Les balades à dos d'éléphants interdites à Angkor

Les balades à dos d'éléphants interdites à Angkor

13 déc. 2019

Les balades à dos d'éléphants sont bientôt terminées à l'intérieur du site archéologique d'Angkor. L'Autorité Apsara qui est en charge de la protection et du développement du lieu a annoncé que les 14 éléphants présents dans le parc seront tous transférés, début 2020, dans la forêt de Bos Thom, au pied de la montagne de Phnom Kulen, à 30 km d'Angkor, afin d'empêcher les touristes de les utiliser pour visiter les temples.

  Les balades à dos d'éléphants interdites à Angkor  

Profiter du paysage et des déambulations, tranquillement assis sur le dos d'un pachyderme. L'une des activités les plus en vogue en Asie durant les dernières décennies a connu un virage radical au cours des années précédentes. Et enfin des décisions concrètes tombent au Cambodge en faveur de ces éléphants. Accompagnée de l'ONG internationale Elephant Management International, l'Autorité Apsara a déclaré par la voix de son porte-parole Long Kosal qu'il serait maintenant impossible pour les touristes de traverser le majestueux site archéologique d'Angkor sur le dos de ces animaux. "Nous ne voulons plus voir les éléphants être utilisés pour des activités touristiques. Nous voulons qu'ils vivent dans leur environnement naturel."

Un transfert au pied de la montagne de Phnom Kulen

Plus qu'une simple interdiction, les deux organisations ont déjà débuté le transfert des 14 éléphants vivant à Angkor vers la commune forestière de Bos Thom à une quarantaine de kilomètres au nord-est de Siem Reap. Ils espèrent les avoir tous déplacés au début de l'année 2020. Cette forêt communautaire représente 1100 acres sylvestres protégées et a été choisie comme lieu de résidence pour les éléphants pour ses qualités naturelles, et du fait qu'elle les rapproche de l'association Elephant Management International qui s'engage à les protéger sur place.

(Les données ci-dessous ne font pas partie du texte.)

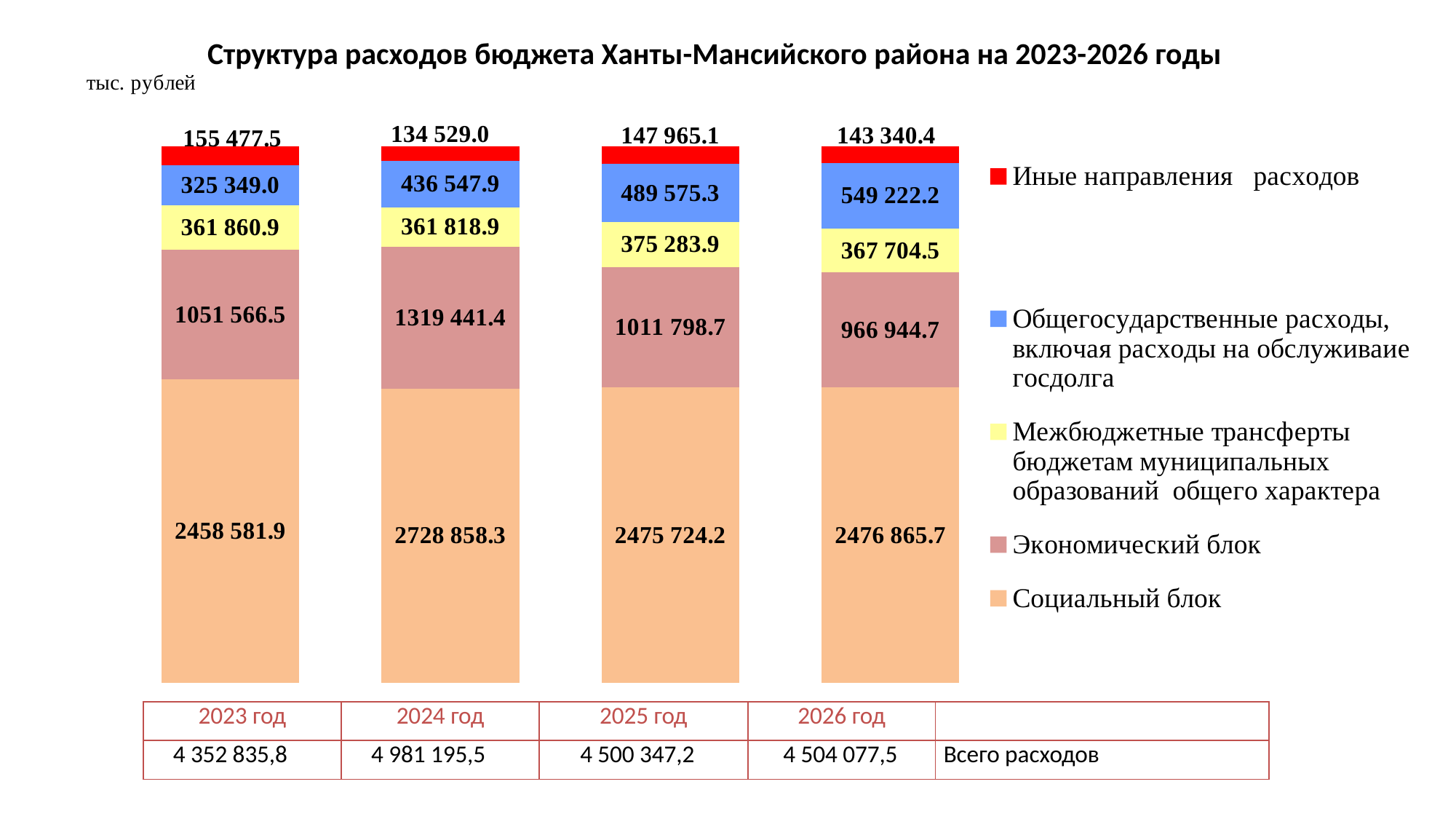
What is the value of Социальный блок for 2024 год? 2728 858.3 In which year is the Социальный блок value the highest? 2024 год How many series does the legend list? 5 What is the value of Экономический блок for 2025 год? 1011 798.7 Do the Общегосударственные расходы values rise or fall from 2023 год to 2026 год? Rise Which is larger: Экономический блок in 2023 год or in 2024 год? 2024 год What is the total of the stacked bar for 2023 год? 4 352 835,8 What is the value of Иные направления расходов for 2026 год? 143 340.4 What is the difference between the Общегосударственные расходы values for 2026 год and 2023 год? 223 873.2 In which year is the Иные направления расходов value the lowest? 2024 год How many years (categories) are shown on the x axis? 4 What kind of chart is shown on the slide? Stacked bar chart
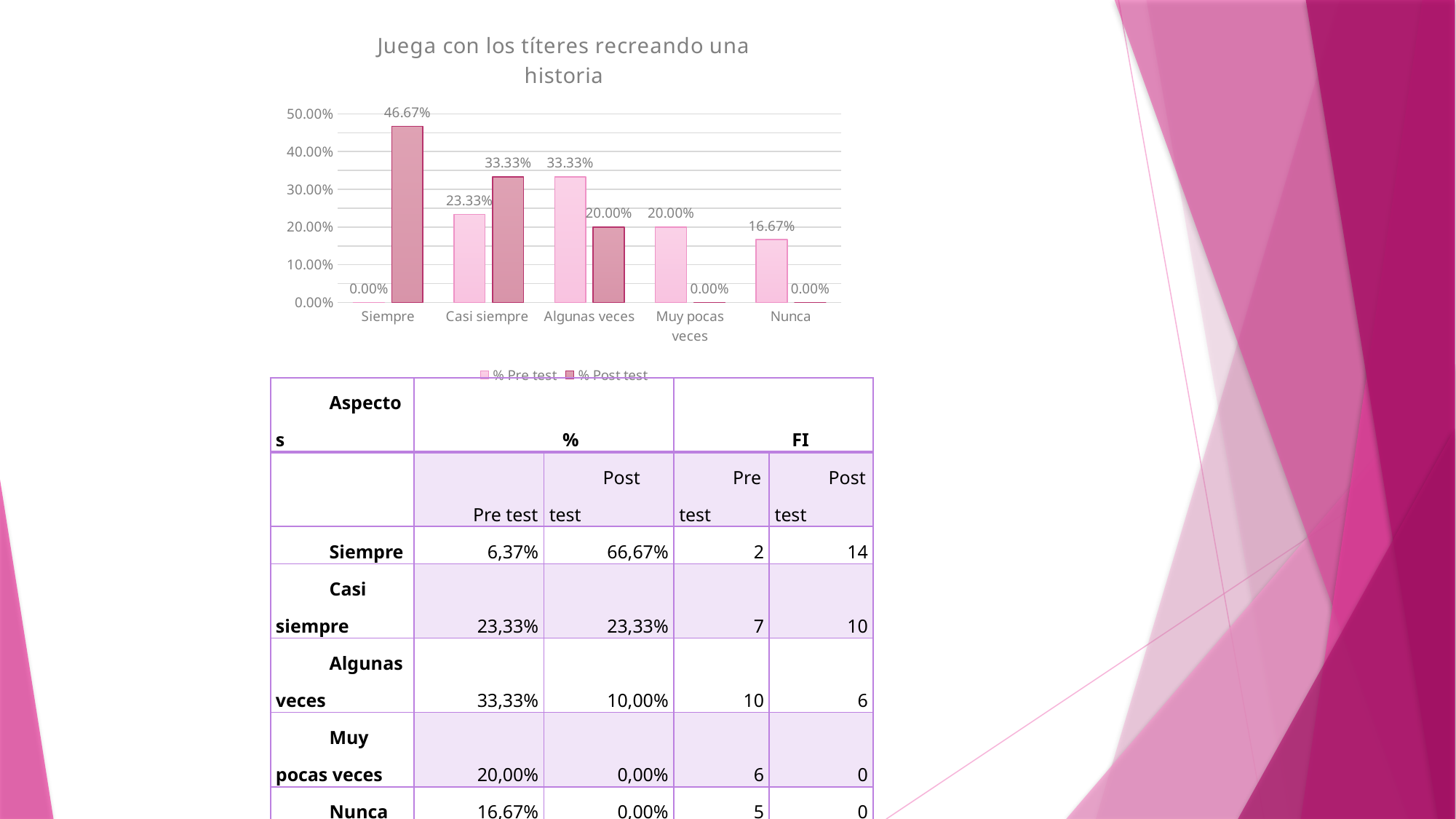
What type of chart is shown on the slide? Bar chart What is the % Pre test value for Algunas veces in the chart? 33.33% Which category has the highest % Post test value in the chart? Siempre What is the % Pre test value for Nunca in the chart? 16.67% How many series does the chart's legend list? 2 In the chart, which is larger for Algunas veces: the % Pre test value or the % Post test value? % Pre test What is the % Post test value for Muy pocas veces in the chart? 0.00% Which category has the lowest % Pre test value in the chart? Siempre In the chart, what is the difference between the % Post test and % Pre test values for Casi siempre? 10.00% How many categories are shown on the x axis of the chart? 5 Is the % Post test value for Siempre in the chart greater or less than 40.00%? greater What is the % Post test value for Siempre in the chart? 46.67%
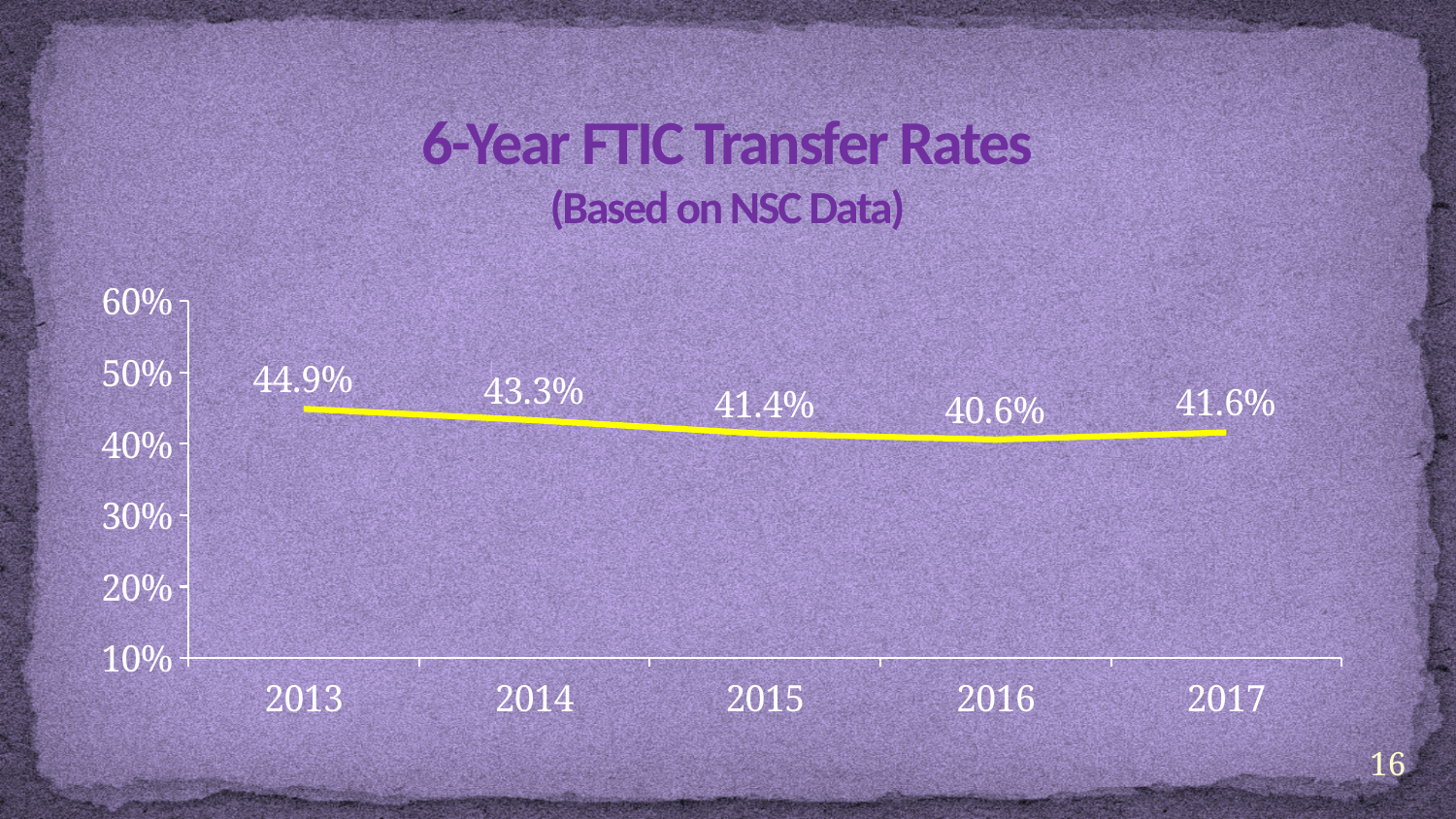
How many years are plotted on the chart? 5 What is the 6-year FTIC transfer rate for 2016? 40.6% Is the transfer rate for 2015 greater or less than 50%? less Which year has a higher transfer rate, 2014 or 2015? 2014 What is the 6-year FTIC transfer rate for 2013? 44.9% Which year has the highest 6-year FTIC transfer rate? 2013 What is the 6-year FTIC transfer rate for 2017? 41.6% Which year has the lowest 6-year FTIC transfer rate? 2016 What is the title of the chart? 6-Year FTIC Transfer Rates (Based on NSC Data) What is the difference in percentage points between the 2013 and 2017 transfer rates? 3.3 What kind of chart is shown on the slide? line chart Does the transfer rate rise or fall from 2013 to 2016? fall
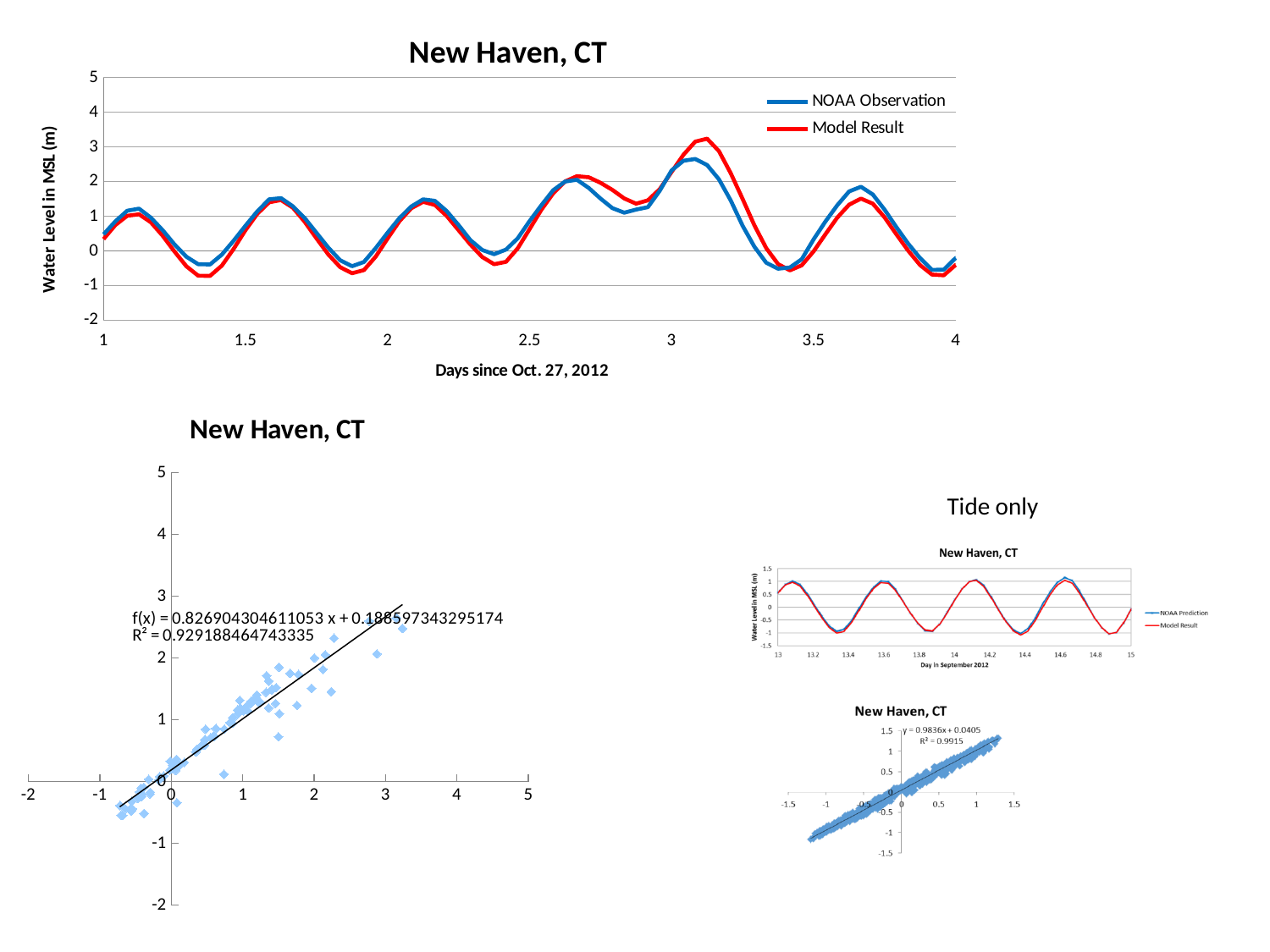
What are the two legend entries of the small line chart under "Tide only"? NOAA Prediction, Model Result What type of chart is the top chart titled "New Haven, CT"? line chart In the top line chart, is the highest value of the NOAA Observation series greater or less than 3? less In the top line chart, is the lowest value of the Model Result series greater or less than 0? less What trendline equation is printed on the bottom-left scatter chart? f(x) = 0.826904304611053 x + 0.188597343295174 What type of chart is the bottom-left chart titled "New Haven, CT"? scatter chart How many series does the legend of the top line chart list? 2 In the top line chart, is the highest value of the Model Result series greater or less than 3? greater What R² value is printed on the small scatter chart at the bottom right under "Tide only"? 0.9915 What is the x-axis title of the top line chart? Days since Oct. 27, 2012 In the top line chart, around day 3.1, which series reaches the higher peak, NOAA Observation or Model Result? Model Result What R² value is printed on the bottom-left scatter chart? 0.929188464743335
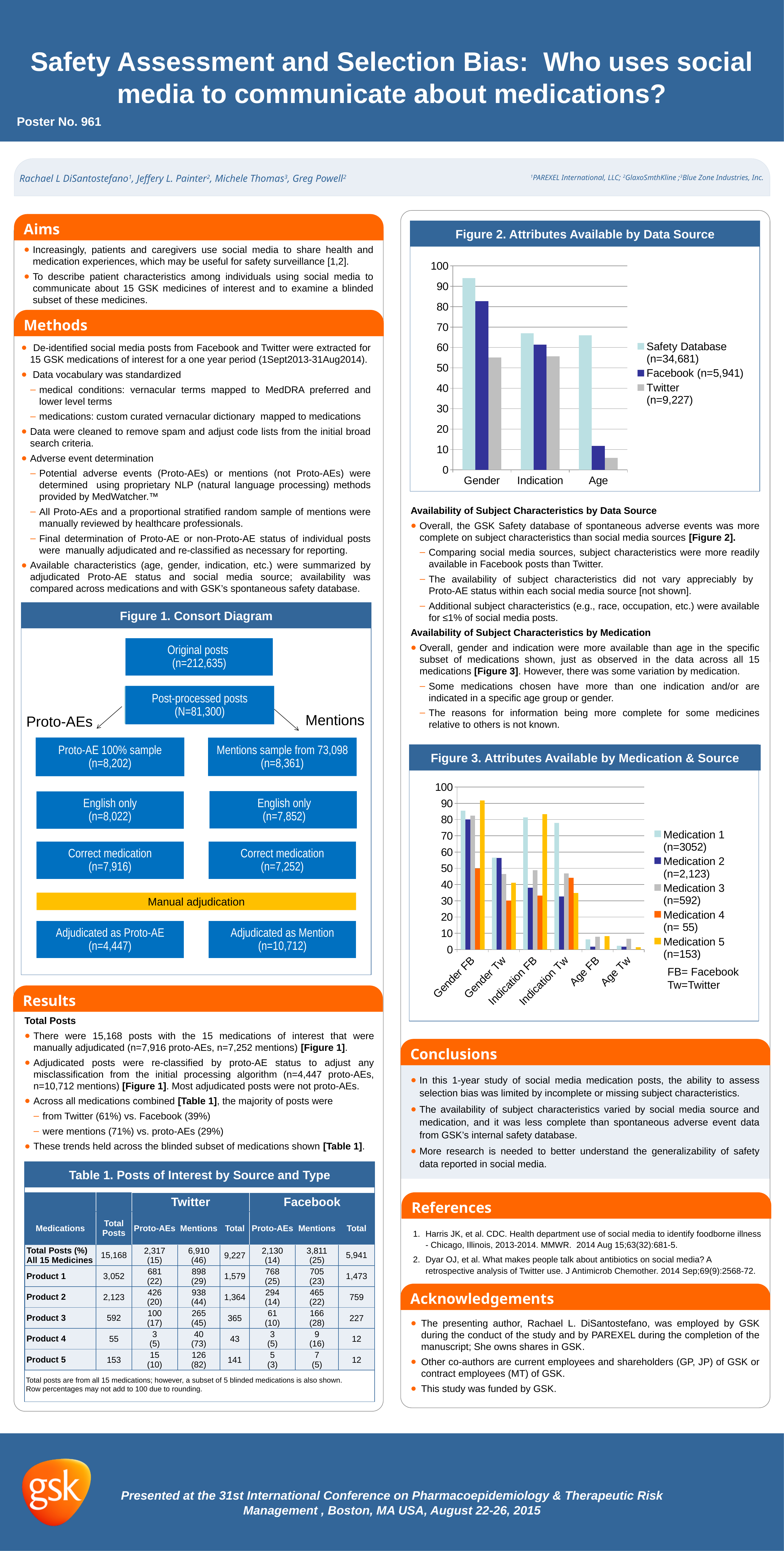
In Figure 2, which series has the lowest value for Age? Twitter (n=9,227) In Figure 3, how many series does the legend list? 5 In Figure 2, how many series does the legend list? 3 In Figure 3, how many categories are shown on the x axis? 6 In Figure 2, is the Twitter value for Age greater or less than 10? less In Figure 2, do the Facebook values rise or fall from Gender to Age along the x axis? fall In Figure 3, is the Medication 1 value for Indication FB greater or less than 70? greater In Figure 2, how many categories are shown on the x axis? 3 In Figure 2, which is larger for Gender: the Facebook value or the Twitter value? Facebook In Figure 3, which medication has the highest value for Gender FB? Medication 5 (n=153) In Figure 2, is the Safety Database value for Gender greater or less than 90? greater What kind of chart is Figure 2? bar chart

Il n'y aura donc, une fois le transfert terminé, plus aucun éléphant disponible à Angkor pour satisfaire les envies des touristes. 

La mort de Sambo comme élément déclencheur

La principale cause de ce changement de position face à l'attrait touristique que pouvaient fournir ces balades réside dans les témoignages de voyageurs et d'associations sur les techniques de dressage cruelles que peuvent subir les éléphentaux. Appelée "phajaan", cette torture consiste à soumettre les nouveau-né pour les détacher de leurs comportements naturels, sans quoi ils sont aptes à accepter la présence humaine sur leur dos. Nous écrivions en mars dernier un article décrivant cette pratique.

En 2016, au mois d'avril, le mois le plus chaud de l'année au Cambodge où le mercure peut aisément atteindre les 45 degrés au soleil, l'éléphante Sambo est morte, effondrée après une crise cardiaque alors qu'elle transportait depuis trois quart d'heure des touristes autour du temple élevé de Phnom Bakheng à Angkor. Cette nouvelle avait alors ému beaucoup de monde au Cambodge et a sûrement accéléré la décision d'Apsara. Une pétition pour interdire les balades à dos d'éléphants sur le site avait alors réuni plus de 30 000 signatures au royaume.

Âgée de 45 ans, l'éléphante d'Asie aurait pu vivre idéalement jusqu'à 60 ans compte tenu de son espèce. En trois générations, celle-ci a d'ailleurs perdu plus de 50% de ses individus d'après l'ONG World Wildlife Fund.